• Source extract:
________________________
# rizs - rizsa



## esterov

Hello everyone,
I need to translate into Hungarian product description "biscuit with rice and milk". 
I think it would be "RIZSÁVAL ÉS TEJJEL KÉSZÜLT KEKSZ", is that correct? I'm not sure of suffix concordances.
Thank's in adavance
Francesca


----------



## jazyk

I don't see a grammar problem there, but maybe _rizses és tejes keksz_ would be better. Wait for more knowledgeable people to turn up.


----------



## Olivier0

Yes, _rizses-tejes_ or _rizzsel, tejjel, _but not _rizsával_ = with _rizsa, rizsázás_ which means useless/deceitful speech.


----------



## Zsanna

Olivier0 is right but I am fairly sure that there is an old (now obsolete) usage _rizsa_ in the meaning of _rice_. 
(The present day word is _rizs_ for _rice_.)
________________________
• Required work:
Transcribe the passage of the forum thread on the Hungarian words for rice, from "I don't see" up to and including "means useless/deceitful speech.".

• Data listing:
________________________
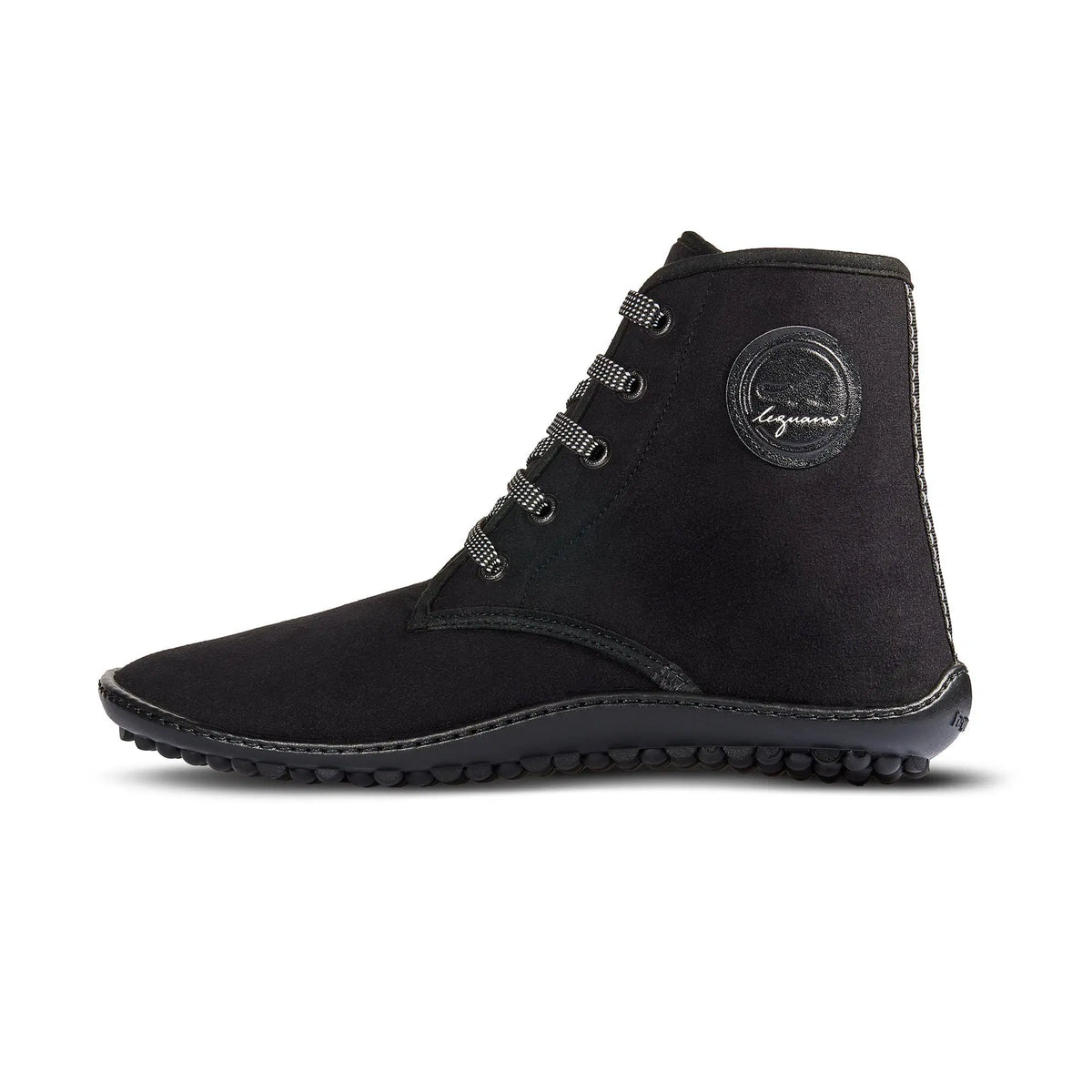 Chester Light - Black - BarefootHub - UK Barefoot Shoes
________________________
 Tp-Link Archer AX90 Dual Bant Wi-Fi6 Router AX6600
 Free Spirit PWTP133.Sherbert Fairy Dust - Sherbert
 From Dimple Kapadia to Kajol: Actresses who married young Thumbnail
________________________
• Solution:
I don't see a grammar problem there, but maybe _rizses és tejes keksz_ would be better. Wait for more knowledgeable people to turn up.


----------



## Olivier0

Yes, _rizses-tejes_ or _rizzsel, tejjel, _but not _rizsával_ = with _rizsa, rizsázás_ which means useless/deceitful speech.